Basic Assumption in Hedging
The basic assumption in hedging is that the cash and the future prices will change equally and in the same direction. This comparable movement is the factor which gives the protection from price changes. Because the loss in one contract is offset by a gain in another or vice versa. The cash and the future prices move together ( it is assumed as such ) because—
(a) the factors influencing one price tend to influence the other (for, the cash and future prices are determined by the twin forces of demand and supply) ; and
(b) there is the possibility of shifting from one market to the other.
Advantages of Hedging in Agriculture
Hedging affords advantages to the farmer, middlemen, manufacturer and the consumer. Let us discuss the advantages to each of them one by one. Advantages to farmers It has already been said that hedging is mainly practiced by middlemen, manufacturers or processors and the farmer (or grower) does not usually take direct part in it. But yet the benefits that accrue to the farmers from hedging should not be lost sight of. The farmers are benefitted from hedging in three ways:
(1) Some farmers who grow agricultural commodities in large quantities directly benefit from a reduction in the risk of price changes by engaging in hedging. Some of them are also benefitted by selling futures against stored crops or by selling futures in advance of the harvest.
(2) Hedging enables the farmers to receive higher prices for their commodities and such benefit arises from the hedging operations of the manufacturers and middlemen. This is possible because the dealer in grain, in order to avoid bankruptcy, “would put the risk upon the farmer, by paying him much less than what he expected to get as his selling price. The shifting of the risk of price changes to speculators, through the purchase and sale of contracts for future delivery, costs the party who seeks to shift this risk practically nothing outside of the commissions involved in buying and selling the future contracts. This is so, because the risk is assumed by speculators, who carry it for nothing, their only hope for profit lying in getting it out of one another‘.”

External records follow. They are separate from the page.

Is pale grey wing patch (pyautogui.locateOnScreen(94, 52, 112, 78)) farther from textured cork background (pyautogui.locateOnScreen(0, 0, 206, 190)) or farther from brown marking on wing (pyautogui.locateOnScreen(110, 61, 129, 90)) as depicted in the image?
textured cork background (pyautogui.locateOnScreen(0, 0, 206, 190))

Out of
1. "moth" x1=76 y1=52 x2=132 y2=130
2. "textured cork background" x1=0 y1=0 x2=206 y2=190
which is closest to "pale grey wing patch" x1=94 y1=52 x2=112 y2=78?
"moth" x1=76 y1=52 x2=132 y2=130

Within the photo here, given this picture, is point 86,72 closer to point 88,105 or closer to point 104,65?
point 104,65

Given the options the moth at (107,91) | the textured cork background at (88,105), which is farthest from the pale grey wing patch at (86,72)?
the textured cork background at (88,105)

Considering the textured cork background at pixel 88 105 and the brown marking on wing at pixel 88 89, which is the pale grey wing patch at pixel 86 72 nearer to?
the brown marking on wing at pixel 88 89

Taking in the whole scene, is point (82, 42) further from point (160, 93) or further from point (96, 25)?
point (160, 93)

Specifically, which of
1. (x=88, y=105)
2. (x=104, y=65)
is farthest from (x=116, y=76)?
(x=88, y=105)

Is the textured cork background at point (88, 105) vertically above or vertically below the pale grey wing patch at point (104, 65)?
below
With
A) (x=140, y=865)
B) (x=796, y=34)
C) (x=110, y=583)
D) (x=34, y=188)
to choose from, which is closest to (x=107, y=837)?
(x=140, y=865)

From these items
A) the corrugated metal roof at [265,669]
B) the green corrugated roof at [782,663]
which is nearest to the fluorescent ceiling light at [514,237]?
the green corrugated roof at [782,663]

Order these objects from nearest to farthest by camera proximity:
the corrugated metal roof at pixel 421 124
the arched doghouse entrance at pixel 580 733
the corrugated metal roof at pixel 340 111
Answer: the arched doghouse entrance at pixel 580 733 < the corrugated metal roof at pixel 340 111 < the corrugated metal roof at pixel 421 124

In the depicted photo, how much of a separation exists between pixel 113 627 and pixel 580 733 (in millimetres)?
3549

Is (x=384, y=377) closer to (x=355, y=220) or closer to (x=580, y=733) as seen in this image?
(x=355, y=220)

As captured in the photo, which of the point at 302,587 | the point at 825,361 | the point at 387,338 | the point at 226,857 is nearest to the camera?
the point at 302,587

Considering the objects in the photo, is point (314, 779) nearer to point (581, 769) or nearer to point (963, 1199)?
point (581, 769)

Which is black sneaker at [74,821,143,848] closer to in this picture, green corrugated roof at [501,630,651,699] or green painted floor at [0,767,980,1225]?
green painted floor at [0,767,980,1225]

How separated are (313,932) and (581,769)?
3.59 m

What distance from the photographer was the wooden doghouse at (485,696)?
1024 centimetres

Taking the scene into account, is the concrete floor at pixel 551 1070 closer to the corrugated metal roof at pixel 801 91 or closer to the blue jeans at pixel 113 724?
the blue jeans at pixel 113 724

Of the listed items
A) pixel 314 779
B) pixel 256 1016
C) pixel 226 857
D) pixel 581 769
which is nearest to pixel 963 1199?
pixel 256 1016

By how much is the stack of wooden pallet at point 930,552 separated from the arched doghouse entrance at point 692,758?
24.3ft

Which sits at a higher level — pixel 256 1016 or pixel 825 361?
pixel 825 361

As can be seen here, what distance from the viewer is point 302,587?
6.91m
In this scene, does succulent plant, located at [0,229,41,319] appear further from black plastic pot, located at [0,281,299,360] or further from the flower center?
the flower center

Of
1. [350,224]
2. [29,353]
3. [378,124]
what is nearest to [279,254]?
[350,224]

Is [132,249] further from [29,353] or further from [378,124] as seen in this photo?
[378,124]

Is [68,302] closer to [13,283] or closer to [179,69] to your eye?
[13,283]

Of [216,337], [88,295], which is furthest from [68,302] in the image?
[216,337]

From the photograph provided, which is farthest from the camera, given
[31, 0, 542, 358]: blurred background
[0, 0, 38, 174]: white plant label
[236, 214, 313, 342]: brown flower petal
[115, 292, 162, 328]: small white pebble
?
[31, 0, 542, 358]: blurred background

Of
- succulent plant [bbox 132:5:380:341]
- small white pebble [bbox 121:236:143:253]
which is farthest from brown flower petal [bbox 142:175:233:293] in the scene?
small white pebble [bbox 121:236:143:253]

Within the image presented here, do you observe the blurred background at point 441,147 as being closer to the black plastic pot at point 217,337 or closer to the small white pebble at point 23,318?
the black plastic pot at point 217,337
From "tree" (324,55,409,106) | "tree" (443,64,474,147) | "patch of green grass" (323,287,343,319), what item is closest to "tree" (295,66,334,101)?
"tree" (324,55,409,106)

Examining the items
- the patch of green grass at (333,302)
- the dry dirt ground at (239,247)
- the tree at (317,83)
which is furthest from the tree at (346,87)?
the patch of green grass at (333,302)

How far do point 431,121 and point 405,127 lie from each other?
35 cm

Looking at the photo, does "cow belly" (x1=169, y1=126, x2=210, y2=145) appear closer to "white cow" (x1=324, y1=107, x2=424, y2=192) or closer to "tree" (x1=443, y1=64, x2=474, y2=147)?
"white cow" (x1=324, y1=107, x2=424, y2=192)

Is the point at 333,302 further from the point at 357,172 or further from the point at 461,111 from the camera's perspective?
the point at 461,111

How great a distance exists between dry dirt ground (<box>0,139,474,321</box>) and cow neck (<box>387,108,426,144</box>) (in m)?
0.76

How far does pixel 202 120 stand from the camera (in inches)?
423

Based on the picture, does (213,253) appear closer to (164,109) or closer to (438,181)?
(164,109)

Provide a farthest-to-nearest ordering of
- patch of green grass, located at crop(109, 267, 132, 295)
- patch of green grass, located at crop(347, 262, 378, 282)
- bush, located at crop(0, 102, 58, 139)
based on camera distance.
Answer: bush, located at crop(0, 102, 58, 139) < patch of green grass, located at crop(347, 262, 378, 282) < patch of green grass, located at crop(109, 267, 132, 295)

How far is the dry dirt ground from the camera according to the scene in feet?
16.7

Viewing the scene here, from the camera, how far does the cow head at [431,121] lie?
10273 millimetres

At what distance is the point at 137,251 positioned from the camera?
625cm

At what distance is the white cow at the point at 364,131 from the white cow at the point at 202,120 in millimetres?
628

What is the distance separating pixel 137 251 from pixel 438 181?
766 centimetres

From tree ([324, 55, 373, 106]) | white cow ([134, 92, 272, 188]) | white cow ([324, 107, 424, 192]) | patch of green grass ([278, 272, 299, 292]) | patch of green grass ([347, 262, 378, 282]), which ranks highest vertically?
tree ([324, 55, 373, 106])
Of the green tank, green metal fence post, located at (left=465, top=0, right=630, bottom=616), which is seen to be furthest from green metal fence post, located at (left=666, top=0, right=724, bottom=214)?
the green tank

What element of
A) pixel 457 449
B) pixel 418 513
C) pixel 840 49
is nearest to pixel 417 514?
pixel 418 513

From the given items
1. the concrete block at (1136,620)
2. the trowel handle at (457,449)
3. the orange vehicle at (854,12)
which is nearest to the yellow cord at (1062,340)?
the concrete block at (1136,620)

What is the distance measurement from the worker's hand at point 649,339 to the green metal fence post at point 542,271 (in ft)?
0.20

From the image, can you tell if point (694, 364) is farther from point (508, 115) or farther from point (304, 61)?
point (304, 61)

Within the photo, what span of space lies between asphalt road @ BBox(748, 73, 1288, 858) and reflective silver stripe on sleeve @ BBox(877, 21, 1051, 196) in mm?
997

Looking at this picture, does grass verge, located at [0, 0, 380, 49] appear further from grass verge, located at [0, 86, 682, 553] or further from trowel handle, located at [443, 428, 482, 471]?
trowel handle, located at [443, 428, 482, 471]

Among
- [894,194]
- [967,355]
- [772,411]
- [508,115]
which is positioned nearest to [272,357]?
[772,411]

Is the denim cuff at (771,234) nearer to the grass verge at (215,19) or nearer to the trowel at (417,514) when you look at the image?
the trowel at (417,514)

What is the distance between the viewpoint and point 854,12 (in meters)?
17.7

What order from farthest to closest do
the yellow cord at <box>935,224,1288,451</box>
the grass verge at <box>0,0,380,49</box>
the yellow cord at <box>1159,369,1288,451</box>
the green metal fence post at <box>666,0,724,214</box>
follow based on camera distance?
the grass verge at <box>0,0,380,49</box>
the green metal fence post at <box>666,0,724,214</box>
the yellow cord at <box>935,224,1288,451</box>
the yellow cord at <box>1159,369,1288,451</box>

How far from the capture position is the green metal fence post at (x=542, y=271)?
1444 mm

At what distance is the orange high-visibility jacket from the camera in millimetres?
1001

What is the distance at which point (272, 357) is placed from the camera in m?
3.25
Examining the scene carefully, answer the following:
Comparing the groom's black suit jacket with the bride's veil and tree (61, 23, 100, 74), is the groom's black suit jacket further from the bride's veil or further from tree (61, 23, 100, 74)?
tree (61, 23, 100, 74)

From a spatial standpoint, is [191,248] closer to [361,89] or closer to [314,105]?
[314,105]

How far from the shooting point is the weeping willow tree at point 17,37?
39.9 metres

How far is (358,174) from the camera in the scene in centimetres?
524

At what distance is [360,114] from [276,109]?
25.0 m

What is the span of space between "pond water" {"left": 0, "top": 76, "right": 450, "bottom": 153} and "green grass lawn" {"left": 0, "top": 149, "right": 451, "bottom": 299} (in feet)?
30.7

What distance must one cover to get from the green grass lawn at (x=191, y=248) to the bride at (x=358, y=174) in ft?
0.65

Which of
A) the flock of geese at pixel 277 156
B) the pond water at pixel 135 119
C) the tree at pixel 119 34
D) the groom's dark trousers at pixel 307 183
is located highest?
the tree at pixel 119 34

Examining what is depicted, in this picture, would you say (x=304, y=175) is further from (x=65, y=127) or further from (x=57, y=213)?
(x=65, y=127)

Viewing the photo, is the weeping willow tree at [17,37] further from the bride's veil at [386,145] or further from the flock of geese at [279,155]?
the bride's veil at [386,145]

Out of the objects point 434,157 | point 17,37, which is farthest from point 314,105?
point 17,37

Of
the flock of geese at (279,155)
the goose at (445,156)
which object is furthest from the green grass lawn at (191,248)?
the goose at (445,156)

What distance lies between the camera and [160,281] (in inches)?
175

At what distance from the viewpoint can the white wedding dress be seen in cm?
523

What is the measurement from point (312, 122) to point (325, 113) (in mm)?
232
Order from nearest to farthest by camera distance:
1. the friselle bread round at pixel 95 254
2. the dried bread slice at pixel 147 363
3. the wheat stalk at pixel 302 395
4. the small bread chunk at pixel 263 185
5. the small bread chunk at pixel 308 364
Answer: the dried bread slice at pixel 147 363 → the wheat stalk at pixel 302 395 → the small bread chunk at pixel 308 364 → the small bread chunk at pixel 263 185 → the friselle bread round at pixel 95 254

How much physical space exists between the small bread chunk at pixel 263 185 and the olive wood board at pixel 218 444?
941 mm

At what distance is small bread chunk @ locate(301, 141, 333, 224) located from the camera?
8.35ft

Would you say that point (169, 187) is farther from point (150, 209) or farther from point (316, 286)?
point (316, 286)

It is evident that without hedging, commodities could not be dumped on the market by the growers in so short a time as it is without enormous risks being run by those who buy it. When buyers can not adequately hedge against price drops, they have to discount the possible loss from the price changes in order to cover the larger risks to which they are exposed. They can bear these risks only by retaining a wide margin between the price they pay the grower and the selling price.
(3) Hedging is also practiced by many marketing co-operatives with farmers as members.
Advantages of Hedging to Middlemen and Manufacturers
(1) Hedging permits the merchants and others who deal in agricultural commodities to handle goods on narrower mar-gins because the risk of price changes can be shifted to the specialized risk-takers. By means of hedging they are able to transfer those risks to speculators who assume them with the hope of making profit from the very price changes the hedger wishes to avoid.
(2) Hedging enables the country buyer to operate on a narrower margin and hence to pay the farmer a higher price. Also, it enables the wholesaler in the central market to operate on a narrower margin and hence to pay the country buyer a higher price or to sell at a lower price to manufacturers.
(3) Hedging protects the dealer’s trade profit. The dealer decides to hedge because the price of cash grain may fall before he sells the grain and thus tries to protect his profit or, in other words, to avoid loss.
(4) Hedging enables the owner of commodities to procure finance from banks at lower rates. Banks do not usually like to make loan on unhedged commodities because speculative undertakings (i.e., unhedged transactions) tend to increase the risk to the bankers. Bankers in central market often require the merchants to whom they make loan to hedge their transaction when that is possible.
(5) Hedging is also affords benefits to the mail-order houses and chain stores. They find it advantageous to minimize risk on their inventories by hedging transactions.